AA/ Cotonou/ Serge David
La République du Bénin, forte de bien des trésors cachés, œuvre tout feu tout flamme à développer son secteur touristique de manière à en faire un moteur économique de premier choix pour ainsi devenir une destination africaine privilégiée d’ici 2025.
En 2012, date des dernières statistiques, le secteur a enregistré 191.870 arrivées et 968.310 nuitées dans les différents établissements d’hébergement, soit une légère augmentation de 1,24% pour les arrivées et 1,48% pour les nuitées par rapport à l’année 2011, a déclaré à Anadolu Septime Biadja, chef-service statistiques de la Direction du Développement et de la Promotion Touristique (DDPT), rattachée au Ministère béninois de la Culture et du Tourisme.
Ces transactions ont généré au trésor public 47,46 milliards de Francs CFA (90.12 million USD). Au cours de cette même période, le Bénin totalisait 891 établissements hôteliers de divers standings, 520 sites touristiques, 483 attraits touristiques et le secteur employait 10.311 personnes, d’après la même source. Les trois premiers contributeurs à ces transactions sont le Nigéria, la France et le Togo, avec respectivement 25.580, 15.712 et 13.137 arrivées.
Mais, le gouvernement et le reste des parties prenantes envisagent de doter le pays d’une stratégie nationale en vue de doubler le produit intérieur brut du tourisme qui est actuellement de l’ordre de 2,5%, avant 2025.
« Cette stratégie nationale aura pour objectif, non seulement d’accroître et d’améliorer l’offre touristique, mais aussi de renforcer les capacités managériales du secteur. Un grand travail a été entamé dans ce sens», a récemment annoncé Jean Michel Abimbola, ministre béninois de la Culture et du Tourisme, sur la télévision nationale, Ortb.
Le Bénin qui occupe actuellement la « cinquième place dans le classements des pays les plus visités en Afrique subsaharienne » a les moyens de devenir « une destination touristique des plus privilégiées en Afrique », assure M.Biadja.

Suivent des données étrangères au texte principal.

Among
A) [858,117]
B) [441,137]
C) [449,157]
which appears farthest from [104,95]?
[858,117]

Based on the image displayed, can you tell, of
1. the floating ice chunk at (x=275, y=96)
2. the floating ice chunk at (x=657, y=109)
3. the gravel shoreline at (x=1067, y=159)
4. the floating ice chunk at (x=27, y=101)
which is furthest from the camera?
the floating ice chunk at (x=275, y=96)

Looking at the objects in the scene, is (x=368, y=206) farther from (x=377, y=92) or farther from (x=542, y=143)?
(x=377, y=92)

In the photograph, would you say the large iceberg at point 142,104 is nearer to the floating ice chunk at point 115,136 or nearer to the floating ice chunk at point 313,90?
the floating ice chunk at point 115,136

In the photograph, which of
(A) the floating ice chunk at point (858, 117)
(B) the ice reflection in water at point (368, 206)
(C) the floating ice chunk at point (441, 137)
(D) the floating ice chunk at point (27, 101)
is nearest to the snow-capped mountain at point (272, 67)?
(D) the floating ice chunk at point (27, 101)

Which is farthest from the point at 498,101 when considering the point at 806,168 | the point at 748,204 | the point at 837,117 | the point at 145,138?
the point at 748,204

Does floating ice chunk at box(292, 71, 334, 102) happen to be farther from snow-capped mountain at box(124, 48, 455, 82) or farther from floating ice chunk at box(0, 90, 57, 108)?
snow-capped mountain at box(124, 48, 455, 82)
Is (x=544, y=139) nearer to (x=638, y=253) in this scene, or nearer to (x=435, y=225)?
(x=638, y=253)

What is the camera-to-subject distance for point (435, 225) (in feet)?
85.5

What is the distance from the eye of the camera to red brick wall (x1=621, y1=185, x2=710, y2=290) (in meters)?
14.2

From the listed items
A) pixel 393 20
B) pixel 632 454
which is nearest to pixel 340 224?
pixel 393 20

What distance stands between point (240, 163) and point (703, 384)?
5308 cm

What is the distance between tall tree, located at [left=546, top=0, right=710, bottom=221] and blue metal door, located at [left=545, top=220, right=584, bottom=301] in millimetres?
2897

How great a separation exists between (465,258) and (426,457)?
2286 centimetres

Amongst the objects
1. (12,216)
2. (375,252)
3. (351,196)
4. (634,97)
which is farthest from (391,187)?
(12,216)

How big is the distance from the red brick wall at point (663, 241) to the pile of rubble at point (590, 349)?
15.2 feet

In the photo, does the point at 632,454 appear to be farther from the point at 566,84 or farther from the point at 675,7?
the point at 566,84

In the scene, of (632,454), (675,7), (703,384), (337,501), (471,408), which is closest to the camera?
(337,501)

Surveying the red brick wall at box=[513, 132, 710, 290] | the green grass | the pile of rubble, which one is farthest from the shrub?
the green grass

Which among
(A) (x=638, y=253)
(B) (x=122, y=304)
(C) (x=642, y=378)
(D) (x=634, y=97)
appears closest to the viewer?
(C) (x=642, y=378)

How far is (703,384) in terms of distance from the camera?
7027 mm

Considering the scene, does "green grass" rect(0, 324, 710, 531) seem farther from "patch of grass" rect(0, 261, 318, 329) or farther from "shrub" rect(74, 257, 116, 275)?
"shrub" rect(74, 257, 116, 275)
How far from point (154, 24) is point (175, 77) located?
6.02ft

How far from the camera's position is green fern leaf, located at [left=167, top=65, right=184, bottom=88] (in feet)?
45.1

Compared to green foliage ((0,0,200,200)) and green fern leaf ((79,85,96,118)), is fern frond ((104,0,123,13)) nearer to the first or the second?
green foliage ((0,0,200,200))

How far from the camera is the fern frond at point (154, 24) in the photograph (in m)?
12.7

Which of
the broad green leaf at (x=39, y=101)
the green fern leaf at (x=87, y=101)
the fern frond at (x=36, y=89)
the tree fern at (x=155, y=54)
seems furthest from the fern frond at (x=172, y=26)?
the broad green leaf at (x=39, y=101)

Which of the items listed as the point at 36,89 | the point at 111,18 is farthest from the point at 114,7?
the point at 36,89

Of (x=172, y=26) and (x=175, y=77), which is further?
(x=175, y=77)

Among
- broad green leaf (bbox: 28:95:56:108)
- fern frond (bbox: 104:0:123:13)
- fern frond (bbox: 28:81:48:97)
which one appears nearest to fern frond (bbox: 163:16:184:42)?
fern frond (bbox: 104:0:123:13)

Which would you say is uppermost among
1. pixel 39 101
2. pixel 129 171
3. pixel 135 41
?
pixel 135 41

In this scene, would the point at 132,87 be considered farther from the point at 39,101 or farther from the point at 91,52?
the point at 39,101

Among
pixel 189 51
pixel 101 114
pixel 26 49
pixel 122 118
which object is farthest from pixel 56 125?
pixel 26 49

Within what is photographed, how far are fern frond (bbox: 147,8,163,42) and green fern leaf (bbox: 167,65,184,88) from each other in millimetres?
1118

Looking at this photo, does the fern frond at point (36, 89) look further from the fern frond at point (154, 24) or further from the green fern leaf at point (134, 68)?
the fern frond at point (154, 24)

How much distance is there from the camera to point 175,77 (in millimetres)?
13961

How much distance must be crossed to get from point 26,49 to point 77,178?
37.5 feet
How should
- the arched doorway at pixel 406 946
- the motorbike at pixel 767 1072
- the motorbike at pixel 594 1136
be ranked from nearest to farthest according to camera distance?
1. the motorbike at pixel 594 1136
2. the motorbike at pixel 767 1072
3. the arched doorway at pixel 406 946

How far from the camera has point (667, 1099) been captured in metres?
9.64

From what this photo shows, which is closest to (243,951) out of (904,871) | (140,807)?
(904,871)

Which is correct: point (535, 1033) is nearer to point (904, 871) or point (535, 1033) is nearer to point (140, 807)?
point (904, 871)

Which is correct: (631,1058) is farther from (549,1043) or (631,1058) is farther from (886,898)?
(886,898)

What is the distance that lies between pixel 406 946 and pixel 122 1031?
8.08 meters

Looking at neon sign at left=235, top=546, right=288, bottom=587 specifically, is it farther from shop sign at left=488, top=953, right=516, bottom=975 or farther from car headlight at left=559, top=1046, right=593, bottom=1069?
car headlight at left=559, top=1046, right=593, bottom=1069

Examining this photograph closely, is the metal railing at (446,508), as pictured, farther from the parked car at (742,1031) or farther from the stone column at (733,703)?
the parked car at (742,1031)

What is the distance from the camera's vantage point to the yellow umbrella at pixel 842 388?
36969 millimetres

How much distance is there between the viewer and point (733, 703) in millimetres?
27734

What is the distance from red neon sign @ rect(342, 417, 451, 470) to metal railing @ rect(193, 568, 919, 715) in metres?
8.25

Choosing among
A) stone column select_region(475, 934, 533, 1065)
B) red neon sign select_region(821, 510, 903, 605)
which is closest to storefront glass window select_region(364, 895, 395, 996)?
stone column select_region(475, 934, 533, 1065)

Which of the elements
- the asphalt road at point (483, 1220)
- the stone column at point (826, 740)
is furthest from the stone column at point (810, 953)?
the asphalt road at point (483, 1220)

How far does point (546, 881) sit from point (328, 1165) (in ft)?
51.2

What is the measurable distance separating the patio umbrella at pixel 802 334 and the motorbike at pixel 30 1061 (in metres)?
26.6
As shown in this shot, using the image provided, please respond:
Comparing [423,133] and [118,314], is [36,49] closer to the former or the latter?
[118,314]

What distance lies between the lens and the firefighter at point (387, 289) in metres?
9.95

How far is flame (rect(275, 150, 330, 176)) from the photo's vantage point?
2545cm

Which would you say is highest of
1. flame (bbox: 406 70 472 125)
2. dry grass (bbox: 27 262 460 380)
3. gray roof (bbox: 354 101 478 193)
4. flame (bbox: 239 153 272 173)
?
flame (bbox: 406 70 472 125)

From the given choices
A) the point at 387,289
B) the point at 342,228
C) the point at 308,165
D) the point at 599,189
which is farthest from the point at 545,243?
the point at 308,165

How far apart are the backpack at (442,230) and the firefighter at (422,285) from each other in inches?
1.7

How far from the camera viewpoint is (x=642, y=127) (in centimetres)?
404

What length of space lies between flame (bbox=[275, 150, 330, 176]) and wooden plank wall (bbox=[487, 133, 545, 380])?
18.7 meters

C’est que le pays bordé par le Nigéria à l’est, le Togo à l’ouest, le Niger au nord et le Burkina Faso au nord-ouest, avec une longue plage de sable fin qui borde l’Océan Atlantique au sud, « regorge d’énormes potentialités touristiques partiellement connues, et peu fréquentées ».
Parmi ces richesses, figurent entre autres entres, la ville de Ouidah au sud du Bénin (ancien comptoir esclavagiste et siège réputé du vodoun en Afrique). Cette ville est considérée comme un lieu réputé où la religion traditionnelle Vodoun (animisme) est très pratiquée et est représentée par 37% de la population. Les Brésiliens, les Cubains, les Antillais y viennent pour se ressourcer parce que leurs ancêtres en seraient originaires.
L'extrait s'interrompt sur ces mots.